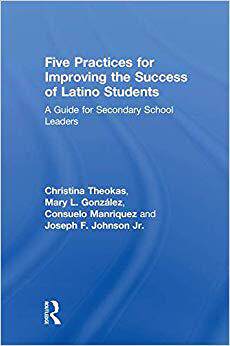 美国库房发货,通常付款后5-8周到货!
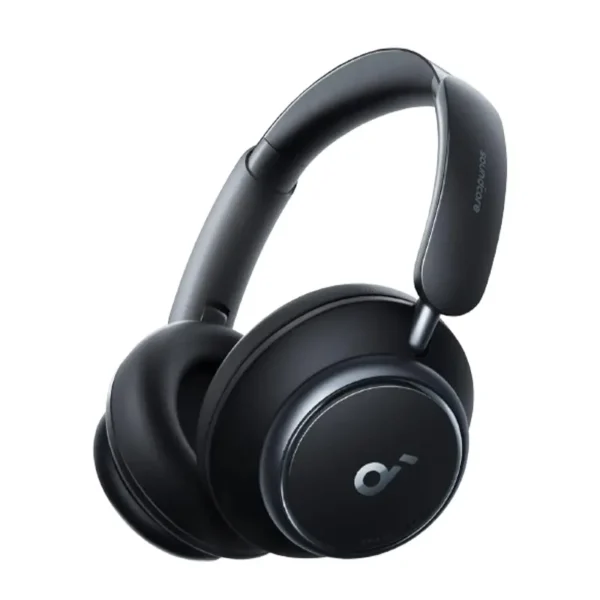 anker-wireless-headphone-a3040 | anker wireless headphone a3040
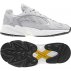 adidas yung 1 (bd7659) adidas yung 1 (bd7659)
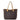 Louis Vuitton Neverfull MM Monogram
------------------------------------------------
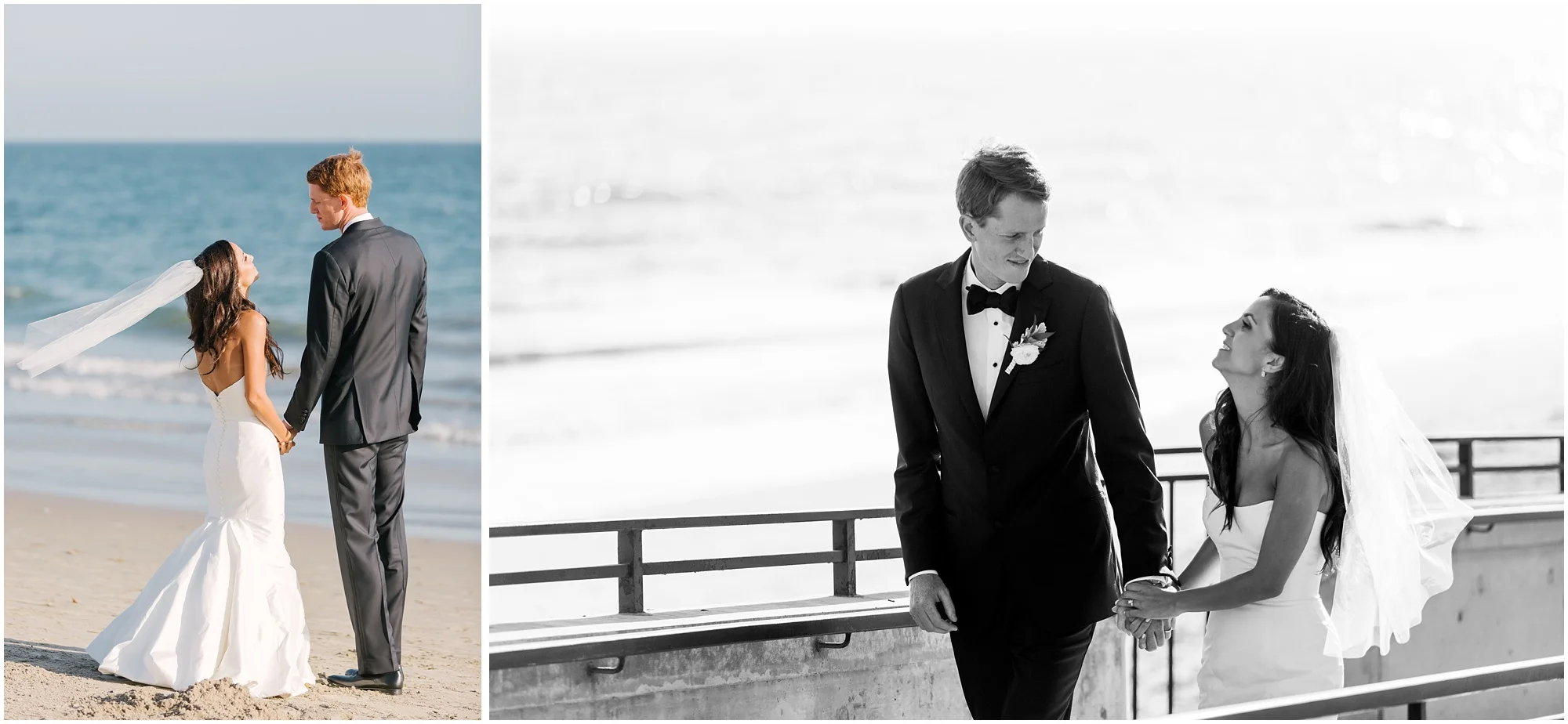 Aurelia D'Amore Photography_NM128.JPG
------------------------------------------------
◆ PROBLEM TO WORK ON
Among the records above, locate the line containing "anker-wireless-headphone-a3040 | anker" and the line containing "Louis Vuitton Neverfull MM Monogram", then transcribe exactly the lines starting at the first and ending at the second, with no pictures.

◆ ANSWER SECTION
 anker-wireless-headphone-a3040 | anker wireless headphone a3040
 adidas yung 1 (bd7659) adidas yung 1 (bd7659)
 Louis Vuitton Neverfull MM Monogram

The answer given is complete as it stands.